Now that the GIL will be removed and adding a JIT is an inevitable step as well, we're looking into replacing everything written in Java with Python in the perspective of the next 10-20 years, depending on how soon people retire in a specific geographic region around the world.

The generation of people who, between 1995-2010, rewrote everything from C++ and COBOL into Java is now in their late 40s and 50s, so it's safe to assume there will be plenty of work for Python people until the next generation begins to mature around 2035-2040.

Now, whether it makes sense today to rewrite in Python something like a proxy, which is not a very complex type of software in itself?

If, starting today, you'd like to build within a year a proxy for something like StackOverflow, it's better to leave it for lower-level languages, like Go and Rust. These are replacements for C and C++, rather than Java, so they would likely be a better choice.

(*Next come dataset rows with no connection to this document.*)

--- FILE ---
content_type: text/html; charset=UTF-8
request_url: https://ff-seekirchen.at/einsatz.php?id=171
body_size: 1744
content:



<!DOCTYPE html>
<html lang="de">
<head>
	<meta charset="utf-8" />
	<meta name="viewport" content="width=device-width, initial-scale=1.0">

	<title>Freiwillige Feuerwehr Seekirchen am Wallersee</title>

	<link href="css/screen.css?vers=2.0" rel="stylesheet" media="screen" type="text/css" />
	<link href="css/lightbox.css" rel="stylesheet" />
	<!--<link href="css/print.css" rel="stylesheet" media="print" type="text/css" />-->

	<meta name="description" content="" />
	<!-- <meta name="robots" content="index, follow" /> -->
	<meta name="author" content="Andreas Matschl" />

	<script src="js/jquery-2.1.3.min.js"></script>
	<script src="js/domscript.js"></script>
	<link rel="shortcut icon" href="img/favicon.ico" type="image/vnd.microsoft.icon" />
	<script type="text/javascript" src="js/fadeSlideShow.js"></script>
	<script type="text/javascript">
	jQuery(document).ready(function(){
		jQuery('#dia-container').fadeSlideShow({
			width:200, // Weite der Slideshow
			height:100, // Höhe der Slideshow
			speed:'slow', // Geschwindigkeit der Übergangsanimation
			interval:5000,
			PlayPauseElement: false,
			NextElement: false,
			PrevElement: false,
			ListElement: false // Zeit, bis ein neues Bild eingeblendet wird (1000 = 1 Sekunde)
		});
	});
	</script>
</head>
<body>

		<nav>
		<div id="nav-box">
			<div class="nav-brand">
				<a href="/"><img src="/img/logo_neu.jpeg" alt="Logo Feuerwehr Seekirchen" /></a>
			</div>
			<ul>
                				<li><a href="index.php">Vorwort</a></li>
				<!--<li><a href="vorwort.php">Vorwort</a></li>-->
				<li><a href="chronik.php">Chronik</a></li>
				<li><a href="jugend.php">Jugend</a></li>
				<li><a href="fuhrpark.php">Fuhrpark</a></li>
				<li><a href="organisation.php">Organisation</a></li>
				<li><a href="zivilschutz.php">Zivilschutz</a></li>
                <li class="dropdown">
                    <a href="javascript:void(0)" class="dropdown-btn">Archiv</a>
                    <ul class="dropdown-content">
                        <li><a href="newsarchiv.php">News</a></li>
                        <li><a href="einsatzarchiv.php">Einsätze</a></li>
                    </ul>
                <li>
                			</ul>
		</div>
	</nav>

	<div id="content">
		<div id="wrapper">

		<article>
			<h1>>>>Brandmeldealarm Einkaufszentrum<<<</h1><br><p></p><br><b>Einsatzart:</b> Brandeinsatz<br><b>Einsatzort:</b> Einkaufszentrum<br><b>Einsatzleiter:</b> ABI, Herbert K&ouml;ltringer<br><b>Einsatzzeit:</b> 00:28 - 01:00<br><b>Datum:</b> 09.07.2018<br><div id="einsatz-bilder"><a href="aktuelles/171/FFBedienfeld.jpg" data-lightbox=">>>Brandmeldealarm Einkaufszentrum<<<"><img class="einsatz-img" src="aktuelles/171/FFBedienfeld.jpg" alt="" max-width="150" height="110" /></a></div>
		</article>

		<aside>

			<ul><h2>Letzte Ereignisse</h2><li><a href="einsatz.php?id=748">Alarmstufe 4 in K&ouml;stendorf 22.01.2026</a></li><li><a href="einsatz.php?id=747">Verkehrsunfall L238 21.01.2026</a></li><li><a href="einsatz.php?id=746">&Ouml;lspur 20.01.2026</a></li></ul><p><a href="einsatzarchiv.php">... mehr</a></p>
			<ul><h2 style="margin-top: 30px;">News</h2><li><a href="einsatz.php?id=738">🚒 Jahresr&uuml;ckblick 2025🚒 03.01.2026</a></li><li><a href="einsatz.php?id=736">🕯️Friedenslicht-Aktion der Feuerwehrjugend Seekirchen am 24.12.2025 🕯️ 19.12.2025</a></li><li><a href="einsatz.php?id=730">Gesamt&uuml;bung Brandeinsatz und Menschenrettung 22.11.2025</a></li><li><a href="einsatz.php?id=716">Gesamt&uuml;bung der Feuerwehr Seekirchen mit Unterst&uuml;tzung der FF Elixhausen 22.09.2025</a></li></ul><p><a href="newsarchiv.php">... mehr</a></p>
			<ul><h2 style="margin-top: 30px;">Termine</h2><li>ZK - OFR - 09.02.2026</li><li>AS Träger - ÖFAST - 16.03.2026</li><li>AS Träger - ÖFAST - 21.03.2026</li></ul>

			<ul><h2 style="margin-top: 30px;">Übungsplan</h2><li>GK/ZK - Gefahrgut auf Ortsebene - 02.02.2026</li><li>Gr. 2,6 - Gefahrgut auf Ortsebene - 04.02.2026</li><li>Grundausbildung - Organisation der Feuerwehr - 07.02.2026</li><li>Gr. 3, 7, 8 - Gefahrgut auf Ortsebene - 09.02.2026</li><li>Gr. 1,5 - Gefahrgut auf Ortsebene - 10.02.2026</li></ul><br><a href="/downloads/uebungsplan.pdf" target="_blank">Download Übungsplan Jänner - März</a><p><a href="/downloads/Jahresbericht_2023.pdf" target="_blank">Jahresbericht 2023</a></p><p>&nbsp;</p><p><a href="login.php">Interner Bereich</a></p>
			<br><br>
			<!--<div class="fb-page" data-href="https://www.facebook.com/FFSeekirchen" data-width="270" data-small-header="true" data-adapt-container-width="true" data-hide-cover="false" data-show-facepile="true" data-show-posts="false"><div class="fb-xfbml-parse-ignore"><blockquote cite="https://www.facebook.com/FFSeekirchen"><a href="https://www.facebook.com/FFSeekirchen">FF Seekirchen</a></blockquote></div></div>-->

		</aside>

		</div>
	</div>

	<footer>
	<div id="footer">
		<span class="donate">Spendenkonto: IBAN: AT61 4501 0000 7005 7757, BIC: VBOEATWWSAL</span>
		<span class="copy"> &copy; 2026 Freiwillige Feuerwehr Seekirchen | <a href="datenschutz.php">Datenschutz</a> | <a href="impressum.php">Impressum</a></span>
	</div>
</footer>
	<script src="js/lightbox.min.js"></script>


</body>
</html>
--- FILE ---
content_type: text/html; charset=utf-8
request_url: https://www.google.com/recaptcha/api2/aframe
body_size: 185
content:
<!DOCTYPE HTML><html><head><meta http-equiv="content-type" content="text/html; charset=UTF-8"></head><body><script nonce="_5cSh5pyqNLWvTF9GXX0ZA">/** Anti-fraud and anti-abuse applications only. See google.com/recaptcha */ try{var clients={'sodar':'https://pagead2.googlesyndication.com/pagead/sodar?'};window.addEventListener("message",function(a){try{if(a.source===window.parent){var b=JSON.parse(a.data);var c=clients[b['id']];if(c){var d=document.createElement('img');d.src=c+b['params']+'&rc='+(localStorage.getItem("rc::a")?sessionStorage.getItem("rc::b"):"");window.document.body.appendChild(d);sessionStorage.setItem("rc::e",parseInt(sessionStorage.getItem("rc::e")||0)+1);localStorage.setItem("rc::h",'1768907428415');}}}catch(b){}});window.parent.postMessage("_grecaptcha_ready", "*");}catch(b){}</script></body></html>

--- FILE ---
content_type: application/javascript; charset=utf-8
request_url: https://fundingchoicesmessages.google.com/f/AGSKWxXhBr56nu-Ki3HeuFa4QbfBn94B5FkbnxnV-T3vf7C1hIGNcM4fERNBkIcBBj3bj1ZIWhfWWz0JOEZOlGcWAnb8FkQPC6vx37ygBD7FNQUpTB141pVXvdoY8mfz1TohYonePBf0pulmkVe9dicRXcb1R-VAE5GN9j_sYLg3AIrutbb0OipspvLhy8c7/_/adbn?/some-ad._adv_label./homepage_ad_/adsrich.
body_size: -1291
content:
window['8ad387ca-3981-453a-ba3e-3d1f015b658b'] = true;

That said, my real message is, don't stick to writing such simple software for too long anyway.

If it's for educational purposes, to learn how all the various protocols work, or how to design server-side software, or to learn how to build an online community, that's a different story.

But you have this high level language in Python that lets you easily accomplish things that the lower-level languages just aren't best suited for, so once you wrote your first proxy and it can handle a few hundred or thousand requests/s, pick a high-level goal and work towards that instead! :-)

2 comments

I mostly agree with you, I learned java at university but dropped it because python (mostly scripts) are very useful for DevOps / SysAdmin work. I definitely agree that writing proxies in Python is not the best idea, but it is the language I know best. And yes, it's not a high-level goal, but as I replied to someone earlier in this comments section. I don't want to make a career out of this, I just wrote a tool that was needed in my organisation and brought it here because I thought it might be useful to someone. Thank you for the extended comment.

P.S: Yes I am looking for some high-level project to participate in or just help with the knowledge I have.

> Python is fast

Compared to compiled languages and JIT languages CPython is not fast, and removing the GIL does not improve the single thread performance of the language, right now it causes a 1-2% performance regression of single thread. Something like request validation seems like it wouldn’t benefit from more threads much; or if you need N threads to validate a request in 1ms in Python, it’s likely you could validate the same request in 1 thread in 1ms with another language.

Your analysis is very much correct, and that's why it doesn't make much sense today to rewrite reverse proxies in Python if your goal is raw performance.

Whether it's going to be a worthy goal in the future, I'm not quite sure. I consider this class of software an already well-researched subject in a congested space, and I'd just move on to something more interesting, to a greener field.